The difference between a vaccine and our immune system's antibodies is the fact that a vaccine contains a harmless version of a virus, designed to trigger a patient's own antibodies to take down an infection when needed. An antibody treatment, on the other hand, injects people with extra antibodies to fight the virus immediately.
This isn't the first time that an antibody treatment approach has been shown to work against HIV, but in the past, they've been tested by injecting monkeys with a single high-dose shot of the virus. In the real world, most humans become infected after being exposed to low doses of the virus on several occasions, which is what Martin's team tested their monkeys with.
"The result is surprising," said the director of the Texas Biomedical Research Institute's AIDS Research Program, Ruth Ruprecht, who wasn't involved in the study. "I am astonished by how long protection lasted."
Of course, we already have preventative treatments against HIV - such as PrEP, which reduces the risk fo being infected from sex by more than 90 percent - but the pill needs to be taken every single day, and research has suggested that this strategy isn't working so well anyway.
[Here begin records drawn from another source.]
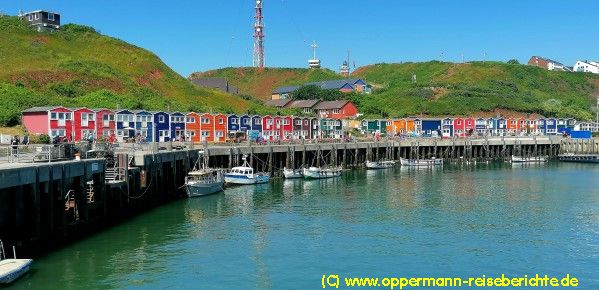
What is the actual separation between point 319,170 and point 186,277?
5265 centimetres

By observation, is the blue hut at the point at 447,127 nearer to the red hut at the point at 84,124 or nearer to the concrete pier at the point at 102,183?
the concrete pier at the point at 102,183

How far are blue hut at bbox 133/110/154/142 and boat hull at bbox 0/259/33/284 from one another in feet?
194

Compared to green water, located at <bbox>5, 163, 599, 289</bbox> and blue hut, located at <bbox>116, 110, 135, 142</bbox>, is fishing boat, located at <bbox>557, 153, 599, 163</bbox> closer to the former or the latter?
green water, located at <bbox>5, 163, 599, 289</bbox>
In 2014, almost 2 million people became newly infected with HIV.
A better alternative would be a one-off treatment that offers long-term protection, such as injection every six months.
To test out if this could work, the researchers took four powerful antibodies known to attack HIV. These antibodies were produced in humans and purified in the lab, and each was injected into a different group of six Rhesus macaque monkeys.
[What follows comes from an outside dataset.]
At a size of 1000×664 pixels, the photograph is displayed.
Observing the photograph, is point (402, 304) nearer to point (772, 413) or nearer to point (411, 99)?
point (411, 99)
One week after they'd been treated, the monkeys started being exposed to weekly low doses of a primate version of the HIV virus (the human version only infects us) and, on average, were protected for 12 to 14 weeks. In some animals, the antibodies fought of the virus for 23 weeks.
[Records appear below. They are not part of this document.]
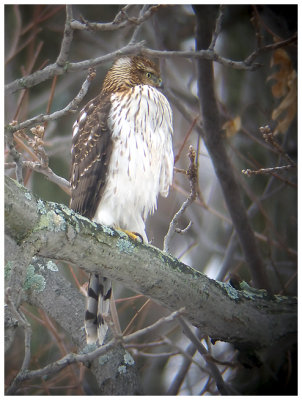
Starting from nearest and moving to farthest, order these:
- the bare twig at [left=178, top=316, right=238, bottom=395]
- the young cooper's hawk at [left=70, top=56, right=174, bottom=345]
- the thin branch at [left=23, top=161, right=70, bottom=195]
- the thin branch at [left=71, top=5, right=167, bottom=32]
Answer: the thin branch at [left=71, top=5, right=167, bottom=32]
the bare twig at [left=178, top=316, right=238, bottom=395]
the thin branch at [left=23, top=161, right=70, bottom=195]
the young cooper's hawk at [left=70, top=56, right=174, bottom=345]

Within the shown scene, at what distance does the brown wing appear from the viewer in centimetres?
263

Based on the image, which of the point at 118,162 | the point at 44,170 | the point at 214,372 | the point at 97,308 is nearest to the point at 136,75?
the point at 118,162

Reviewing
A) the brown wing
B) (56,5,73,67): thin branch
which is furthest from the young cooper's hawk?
(56,5,73,67): thin branch

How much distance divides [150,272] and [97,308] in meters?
0.53

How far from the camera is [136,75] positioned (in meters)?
2.99

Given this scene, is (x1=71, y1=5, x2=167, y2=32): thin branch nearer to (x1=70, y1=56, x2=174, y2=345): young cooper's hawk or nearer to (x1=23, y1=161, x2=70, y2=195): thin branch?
(x1=23, y1=161, x2=70, y2=195): thin branch

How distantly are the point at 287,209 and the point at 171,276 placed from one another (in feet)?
4.35

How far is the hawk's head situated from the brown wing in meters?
0.26

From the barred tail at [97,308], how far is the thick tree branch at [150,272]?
1.29 feet

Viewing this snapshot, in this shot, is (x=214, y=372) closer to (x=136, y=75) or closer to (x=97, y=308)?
(x=97, y=308)

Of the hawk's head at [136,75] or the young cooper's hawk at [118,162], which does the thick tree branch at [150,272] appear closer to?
the young cooper's hawk at [118,162]

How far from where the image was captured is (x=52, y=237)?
185 centimetres

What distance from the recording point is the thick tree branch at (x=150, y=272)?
1.81m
A control group showed that it took on average just three weeks for untreated animals to become infected.
There are limitations to the study: Ruprecht told Potenza that using a cocktail of antibodies, rather than just a single antibody, would have been more effective. But Martin explains that at this early stage, the team wants to figure out how effective each antibody is on its own, before combining it.
To that end, a clinical trial of one of the antibodies used in the study, antibody VRC01, has just started in Brazil, Peru, and the US. The study will involve 2,700 people who are at high-risk of infection, and in a few months will expand to African nations including South Africa, Kenya, Botswana, and Tanzania.
The results are expected to be in by 2022, and if they're positive, the team will then work on optimising a longer-lasting treatment in humans.
The best part about all of this is that there's reason to suspect the treatment could work even better in people, seeing as human antibodies aren't optimised in monkeys.
"What the data in this study is suggesting is that six months [of protection] may be achievable and with improved technologies we might even do better than that," director of the Laboratory for AIDS Vaccine Research and Development at Duke University, David Montefiori, who wasn't involved in the study, told The Verge.
"With the extraordinary progress that’s been made just in the past six years, I’m more optimistic than ever that the field will eventually succeed in having an effective prevention measure," he added. "Hopefully, we’ll see the light at the end of the tunnel within the next 10 years."